PIAA Class 6A boys basketball: Overtime loss to Scranton should be harbinger of success for Garnet Valley
BETHLEHEM – Ryan Wootten didn’t exactly see his basketball life flash before his eyes Sunday evening. But had the tape rolled as he released the last 3-point attempt of his high school career, it would’ve made for one heck of a film.
The senior guard has powered Garnet Valley’s steady redefinition of what constitutes the best season in program history. From a District 1 tournament home game, to a Central League title and a District 1 Class 6A final, to Sunday’s second round of the PIAA tournament, Wootten has been at the leading edge of the Jags’ growth.
That was too much to occupy his mind as he planted his feet 34 feet from the basket at Bethlehem Freedom High and let fly as the overtime horn sounded. It wouldn’t sink in until some minutes after the shot had clanged the front of the rim, bounced off the backboard and out, giving District 2 champion Scranton a 52-49 overtime win.

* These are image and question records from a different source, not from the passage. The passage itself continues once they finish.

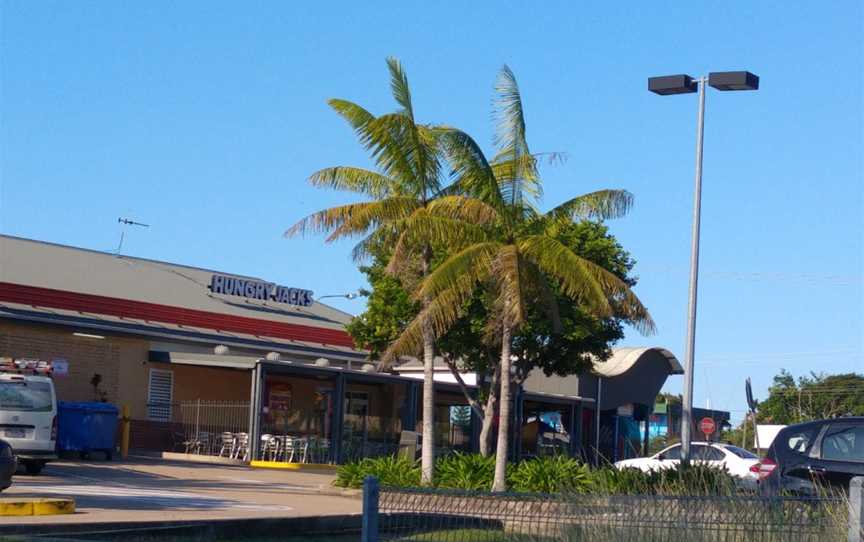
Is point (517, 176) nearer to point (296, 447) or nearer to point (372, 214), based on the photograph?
point (372, 214)

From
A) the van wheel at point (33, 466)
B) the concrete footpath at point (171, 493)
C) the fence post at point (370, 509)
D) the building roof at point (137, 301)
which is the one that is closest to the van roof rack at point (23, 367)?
the van wheel at point (33, 466)

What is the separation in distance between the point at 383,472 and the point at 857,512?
688 inches

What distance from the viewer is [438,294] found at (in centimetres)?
2320

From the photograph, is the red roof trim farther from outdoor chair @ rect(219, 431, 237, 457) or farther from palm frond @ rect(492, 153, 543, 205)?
palm frond @ rect(492, 153, 543, 205)

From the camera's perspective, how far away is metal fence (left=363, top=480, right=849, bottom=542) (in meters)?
8.27

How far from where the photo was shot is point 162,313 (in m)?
37.9

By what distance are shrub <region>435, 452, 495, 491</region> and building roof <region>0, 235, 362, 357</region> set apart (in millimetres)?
14181

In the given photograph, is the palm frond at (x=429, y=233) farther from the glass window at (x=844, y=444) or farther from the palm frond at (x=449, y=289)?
the glass window at (x=844, y=444)

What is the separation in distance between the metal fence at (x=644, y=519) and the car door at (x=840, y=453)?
28.1 feet

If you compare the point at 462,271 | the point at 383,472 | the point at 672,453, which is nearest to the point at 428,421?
the point at 383,472

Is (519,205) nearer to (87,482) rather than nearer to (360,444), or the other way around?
(87,482)

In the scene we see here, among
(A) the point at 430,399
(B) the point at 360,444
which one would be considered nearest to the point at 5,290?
(B) the point at 360,444

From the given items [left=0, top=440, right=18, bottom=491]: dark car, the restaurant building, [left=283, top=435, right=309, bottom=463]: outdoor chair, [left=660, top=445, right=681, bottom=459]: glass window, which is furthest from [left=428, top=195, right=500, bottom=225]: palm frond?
[left=283, top=435, right=309, bottom=463]: outdoor chair

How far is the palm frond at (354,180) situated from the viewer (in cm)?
2506
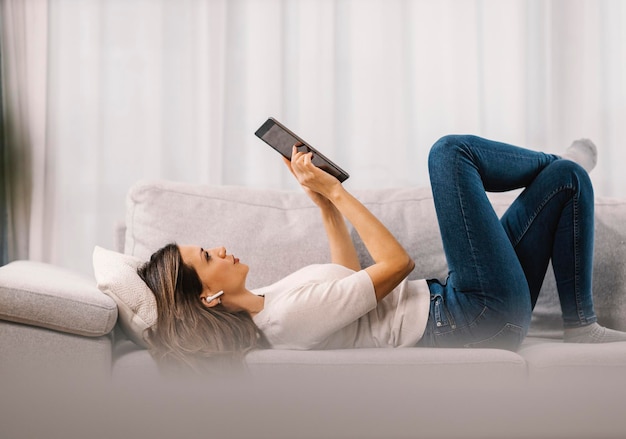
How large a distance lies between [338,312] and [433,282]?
40 centimetres

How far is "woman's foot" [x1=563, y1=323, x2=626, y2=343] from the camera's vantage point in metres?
1.71

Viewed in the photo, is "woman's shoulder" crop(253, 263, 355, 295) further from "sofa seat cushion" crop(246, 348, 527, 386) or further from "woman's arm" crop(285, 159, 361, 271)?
"sofa seat cushion" crop(246, 348, 527, 386)

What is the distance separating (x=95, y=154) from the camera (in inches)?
115

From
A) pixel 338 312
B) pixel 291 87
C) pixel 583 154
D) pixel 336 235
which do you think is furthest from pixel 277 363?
pixel 291 87

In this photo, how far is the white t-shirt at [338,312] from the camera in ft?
5.02

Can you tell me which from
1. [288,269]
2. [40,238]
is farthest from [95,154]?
[288,269]

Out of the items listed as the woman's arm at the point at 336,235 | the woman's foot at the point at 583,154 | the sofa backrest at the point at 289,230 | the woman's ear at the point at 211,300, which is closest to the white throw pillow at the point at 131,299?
the woman's ear at the point at 211,300

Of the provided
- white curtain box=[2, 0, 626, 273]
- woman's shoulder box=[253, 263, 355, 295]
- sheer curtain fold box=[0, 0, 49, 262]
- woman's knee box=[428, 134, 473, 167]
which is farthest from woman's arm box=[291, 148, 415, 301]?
sheer curtain fold box=[0, 0, 49, 262]

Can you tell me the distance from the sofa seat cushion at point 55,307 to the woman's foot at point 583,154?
1397mm

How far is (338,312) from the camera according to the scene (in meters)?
1.53

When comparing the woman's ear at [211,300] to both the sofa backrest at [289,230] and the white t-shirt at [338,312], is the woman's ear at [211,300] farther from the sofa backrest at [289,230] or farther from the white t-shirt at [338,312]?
the sofa backrest at [289,230]

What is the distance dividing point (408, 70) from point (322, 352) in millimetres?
1820

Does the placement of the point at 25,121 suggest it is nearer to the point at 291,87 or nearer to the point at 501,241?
the point at 291,87

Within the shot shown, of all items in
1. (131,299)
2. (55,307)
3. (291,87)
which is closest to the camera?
(55,307)
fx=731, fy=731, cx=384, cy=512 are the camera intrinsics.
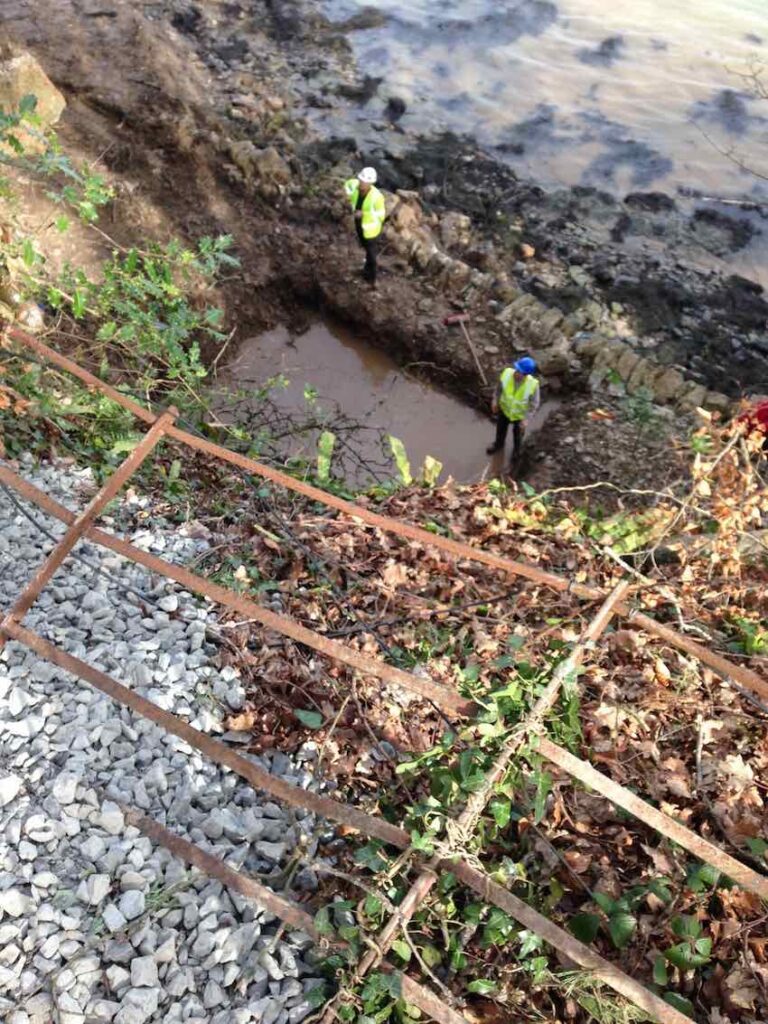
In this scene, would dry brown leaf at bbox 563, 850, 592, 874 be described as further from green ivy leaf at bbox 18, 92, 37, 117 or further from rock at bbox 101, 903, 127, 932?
green ivy leaf at bbox 18, 92, 37, 117

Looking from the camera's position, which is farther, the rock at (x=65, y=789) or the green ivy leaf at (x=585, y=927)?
the rock at (x=65, y=789)

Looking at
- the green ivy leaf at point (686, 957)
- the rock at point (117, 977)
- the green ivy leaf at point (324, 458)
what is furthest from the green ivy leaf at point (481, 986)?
the green ivy leaf at point (324, 458)

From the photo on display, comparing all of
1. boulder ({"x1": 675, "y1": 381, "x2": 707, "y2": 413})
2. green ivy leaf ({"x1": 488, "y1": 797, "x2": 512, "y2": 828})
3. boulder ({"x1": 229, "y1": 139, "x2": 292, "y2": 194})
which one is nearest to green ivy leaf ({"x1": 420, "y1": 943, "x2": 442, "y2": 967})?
green ivy leaf ({"x1": 488, "y1": 797, "x2": 512, "y2": 828})

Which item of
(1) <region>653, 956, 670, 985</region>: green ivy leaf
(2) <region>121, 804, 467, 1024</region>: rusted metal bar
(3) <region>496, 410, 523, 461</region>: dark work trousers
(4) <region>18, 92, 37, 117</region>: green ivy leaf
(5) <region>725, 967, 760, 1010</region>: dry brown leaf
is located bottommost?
(3) <region>496, 410, 523, 461</region>: dark work trousers

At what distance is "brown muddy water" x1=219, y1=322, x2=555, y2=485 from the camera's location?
25.2 feet

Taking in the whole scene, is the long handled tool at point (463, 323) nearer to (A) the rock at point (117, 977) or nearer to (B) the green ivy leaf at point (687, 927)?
(B) the green ivy leaf at point (687, 927)

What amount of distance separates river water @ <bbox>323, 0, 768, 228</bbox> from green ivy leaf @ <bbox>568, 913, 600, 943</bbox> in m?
10.7

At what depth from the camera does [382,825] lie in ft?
7.16

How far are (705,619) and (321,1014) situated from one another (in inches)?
114

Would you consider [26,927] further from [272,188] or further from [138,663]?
[272,188]

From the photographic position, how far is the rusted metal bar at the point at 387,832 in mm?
1970

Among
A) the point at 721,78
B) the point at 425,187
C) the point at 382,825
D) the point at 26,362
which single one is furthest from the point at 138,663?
the point at 721,78

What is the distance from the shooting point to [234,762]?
7.53 ft

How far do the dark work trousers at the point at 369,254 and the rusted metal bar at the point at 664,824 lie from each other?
7.32 m
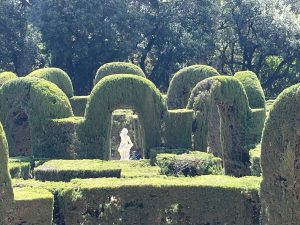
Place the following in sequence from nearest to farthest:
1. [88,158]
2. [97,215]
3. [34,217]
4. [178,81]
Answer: [34,217] < [97,215] < [88,158] < [178,81]

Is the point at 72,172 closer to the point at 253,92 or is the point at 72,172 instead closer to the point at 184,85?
the point at 253,92

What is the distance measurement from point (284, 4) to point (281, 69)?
5.73 meters

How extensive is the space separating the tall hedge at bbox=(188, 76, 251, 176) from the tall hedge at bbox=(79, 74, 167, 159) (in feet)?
5.58

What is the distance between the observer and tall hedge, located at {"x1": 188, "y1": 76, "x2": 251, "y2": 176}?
910 inches

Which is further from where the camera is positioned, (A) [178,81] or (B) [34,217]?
(A) [178,81]

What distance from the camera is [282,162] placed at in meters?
13.6

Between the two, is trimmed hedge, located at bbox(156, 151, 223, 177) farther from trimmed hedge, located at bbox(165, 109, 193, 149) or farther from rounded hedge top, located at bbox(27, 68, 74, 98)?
rounded hedge top, located at bbox(27, 68, 74, 98)

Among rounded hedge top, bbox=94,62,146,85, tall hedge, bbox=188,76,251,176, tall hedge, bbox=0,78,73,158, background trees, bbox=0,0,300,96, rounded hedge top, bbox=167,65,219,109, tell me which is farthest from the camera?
background trees, bbox=0,0,300,96

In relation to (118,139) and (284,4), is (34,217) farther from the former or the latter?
(284,4)

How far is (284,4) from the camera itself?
56.3 meters

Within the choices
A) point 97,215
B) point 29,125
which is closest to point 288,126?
point 97,215

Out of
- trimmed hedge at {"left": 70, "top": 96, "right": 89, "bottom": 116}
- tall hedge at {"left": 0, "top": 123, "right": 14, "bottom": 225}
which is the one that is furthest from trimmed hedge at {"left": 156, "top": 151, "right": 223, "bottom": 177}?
trimmed hedge at {"left": 70, "top": 96, "right": 89, "bottom": 116}

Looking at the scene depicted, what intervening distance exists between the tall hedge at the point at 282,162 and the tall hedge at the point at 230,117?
8928 mm

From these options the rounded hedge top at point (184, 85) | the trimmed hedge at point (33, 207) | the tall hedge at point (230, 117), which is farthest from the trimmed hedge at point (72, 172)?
the rounded hedge top at point (184, 85)
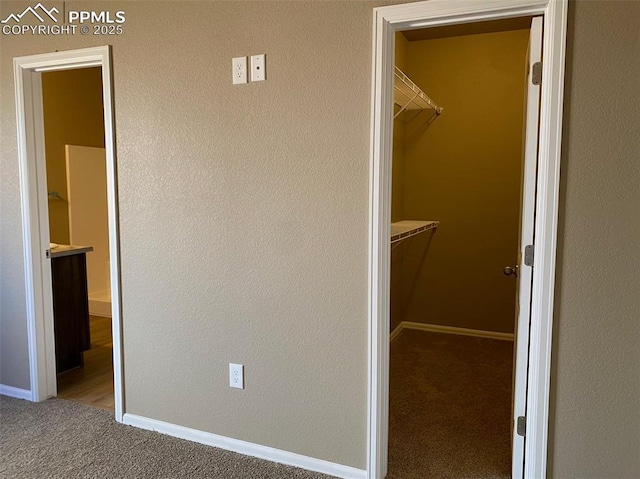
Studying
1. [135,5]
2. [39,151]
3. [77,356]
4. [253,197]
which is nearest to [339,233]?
[253,197]

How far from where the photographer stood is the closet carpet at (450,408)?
232 cm

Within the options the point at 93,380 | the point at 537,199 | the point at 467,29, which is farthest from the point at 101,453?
the point at 467,29

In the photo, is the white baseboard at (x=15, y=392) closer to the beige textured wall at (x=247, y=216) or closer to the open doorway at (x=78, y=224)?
the open doorway at (x=78, y=224)

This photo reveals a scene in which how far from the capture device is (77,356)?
3.52m

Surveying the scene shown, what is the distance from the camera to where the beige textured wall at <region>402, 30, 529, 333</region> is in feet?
13.2

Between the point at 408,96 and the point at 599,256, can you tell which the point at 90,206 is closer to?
the point at 408,96

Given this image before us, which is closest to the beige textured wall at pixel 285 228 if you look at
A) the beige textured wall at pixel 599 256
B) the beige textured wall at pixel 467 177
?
the beige textured wall at pixel 599 256

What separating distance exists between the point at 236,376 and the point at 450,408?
4.31ft

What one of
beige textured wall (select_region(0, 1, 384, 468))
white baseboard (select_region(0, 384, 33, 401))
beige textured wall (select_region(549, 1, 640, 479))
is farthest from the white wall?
beige textured wall (select_region(549, 1, 640, 479))

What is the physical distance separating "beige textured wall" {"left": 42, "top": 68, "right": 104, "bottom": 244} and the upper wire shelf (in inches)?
126

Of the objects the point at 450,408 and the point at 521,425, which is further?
the point at 450,408

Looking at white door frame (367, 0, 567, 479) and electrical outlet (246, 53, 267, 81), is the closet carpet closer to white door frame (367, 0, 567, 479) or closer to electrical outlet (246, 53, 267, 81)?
white door frame (367, 0, 567, 479)

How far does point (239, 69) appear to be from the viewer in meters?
2.25

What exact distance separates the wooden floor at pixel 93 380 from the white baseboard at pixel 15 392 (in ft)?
0.57
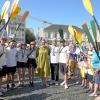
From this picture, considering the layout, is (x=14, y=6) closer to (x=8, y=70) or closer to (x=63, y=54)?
(x=8, y=70)

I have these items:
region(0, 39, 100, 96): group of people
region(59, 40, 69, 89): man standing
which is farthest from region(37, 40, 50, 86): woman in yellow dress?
region(59, 40, 69, 89): man standing

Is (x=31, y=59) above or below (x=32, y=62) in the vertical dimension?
above

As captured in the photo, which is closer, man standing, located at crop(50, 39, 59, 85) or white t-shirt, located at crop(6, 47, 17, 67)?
white t-shirt, located at crop(6, 47, 17, 67)

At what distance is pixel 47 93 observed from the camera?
382 inches

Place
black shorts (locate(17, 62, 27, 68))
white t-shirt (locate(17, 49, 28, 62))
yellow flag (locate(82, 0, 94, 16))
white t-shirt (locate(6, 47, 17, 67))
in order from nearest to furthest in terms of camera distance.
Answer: yellow flag (locate(82, 0, 94, 16))
white t-shirt (locate(6, 47, 17, 67))
white t-shirt (locate(17, 49, 28, 62))
black shorts (locate(17, 62, 27, 68))

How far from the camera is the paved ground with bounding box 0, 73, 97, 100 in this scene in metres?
9.00

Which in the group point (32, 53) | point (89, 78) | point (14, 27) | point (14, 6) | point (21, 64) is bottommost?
point (89, 78)

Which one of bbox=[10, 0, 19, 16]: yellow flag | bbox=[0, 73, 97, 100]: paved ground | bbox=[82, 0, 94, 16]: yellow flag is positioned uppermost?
bbox=[10, 0, 19, 16]: yellow flag

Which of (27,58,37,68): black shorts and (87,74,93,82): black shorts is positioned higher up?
(27,58,37,68): black shorts

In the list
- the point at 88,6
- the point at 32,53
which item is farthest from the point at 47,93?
the point at 88,6

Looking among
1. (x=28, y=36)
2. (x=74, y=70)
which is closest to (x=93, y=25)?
(x=74, y=70)

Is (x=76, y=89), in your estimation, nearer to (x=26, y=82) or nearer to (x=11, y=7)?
(x=26, y=82)

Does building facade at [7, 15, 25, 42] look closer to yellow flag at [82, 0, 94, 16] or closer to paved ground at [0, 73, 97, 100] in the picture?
paved ground at [0, 73, 97, 100]

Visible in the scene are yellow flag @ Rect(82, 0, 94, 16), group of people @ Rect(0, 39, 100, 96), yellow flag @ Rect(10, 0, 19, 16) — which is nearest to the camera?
yellow flag @ Rect(82, 0, 94, 16)
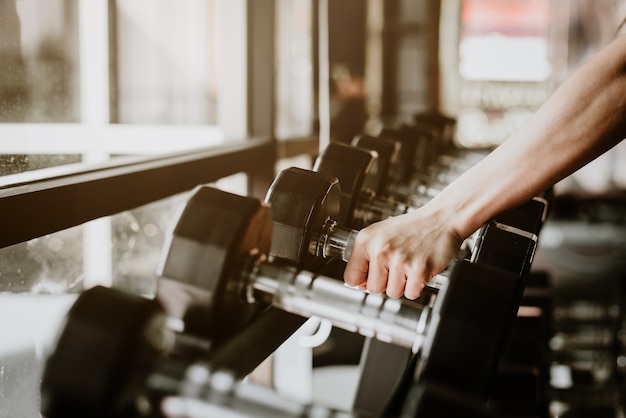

Although the Jaguars’ postseason run – from the 24th and final team into districts to the program’s first states win since 1997 – thus ended, the echoes will last much longer than the sound of ball hitting iron at the Joseph J. McIntyre Gymnasium.
“This has been the best team I’ve been a part of,” Wootten said. “Coach (Mike) Brown has been great. We’ve created such a great program here, and the people within it, they’re great. We have confidence in each other, we trust each other and we play together, and that’s what Garnet Valley basketball is.”
Garnet Valley (18-11) gave Scranton all it could handle. It held the Knights’ top scorer, Jason Shields, to three points through three quarters, blanketing him to a 4-for-14 shooting performance.
“Our plan going into that was obviously, he’s the main guy to defend,” McKee said. “It’s also always just to stay on him. Any time, we have a hand near him. Don’t let him shoot or anything like that.”
But a Garnet Valley team that pulled two upsets away from home in districts and gutted out two overtime districts games had the mettle down the stretch.
“We trust each other to make shots,” said Wootten, who was 1-for-6 from 3-point range for six points. “Everyone has trust in one another. No matter whose hands the ball is in, we trust them to make a play, and we’ve been doing that game in and game out.”
The game was a one-point affair at half, thanks to McKee and Scranton’s Arvel Chandler standing as the only two players able to hit shots. McKee atoned for a pre-game technical (dunking a ball in warmups) with a whale of a game. He led all scorers with 22 points, including 10 in the third quarter. He added nine rebounds and was one member of the village defending Shields.
Chandler had 13 points at half on the way to 21, including a huge 3-pointer early in overtime. He was 5-for-6 from beyond the arc.
“I was just trying to feed it off from me to him,” Chandler said of Shields. “So if I make shots, I know he’ll make shots eventually.”
The teams were tied at 34 after three quarters. Shields and McKee traded triples, and Drew Van Horn re-tied the game at 41 with a sortie down the lane, though he missed the and-1 free throw.
Scranton outdid itself at the line, missing two front-ends in the fourth despite dribbling nearly 90 seconds off the clock in the final two minutes. Max Koehler drove to the rim with 13.5 seconds left and hit both free throws, tying the game at 43, with Chandler missing a leaner from the baseline at the horn to send the teams to the extra session.
Two turnovers and a missed front-end hurt the Jags in OT, yet Koehler (12 points) still put them up 49-48 with 20 seconds left, not to be denied in the lane.
Shields, who scored nine points in the fourth and overtime, muscled his way to the rim on the other end. After the second GV turnover, reserve Dillon Lazdowsky hit two free throws with 4.6 seconds left, setting up Wootten’s oh-so-close attempt at preventing the midnight strike on GV’s Cinderella clock.
The upshot? With three juniors and a freshman starting, and with Wootten the only senior in the top-six rotation, this year may well be the beachhead for the latest, greatest season.
Once the fog of Sunday’s disappointment clears, that page will truly turn.
“It’s the future. That’s all you can say,” McKee, a junior, said. “We can’t go back in time. We can’t change anything. You can’t hit that shot you missed or anything. You’ve just got to move on. Next season.”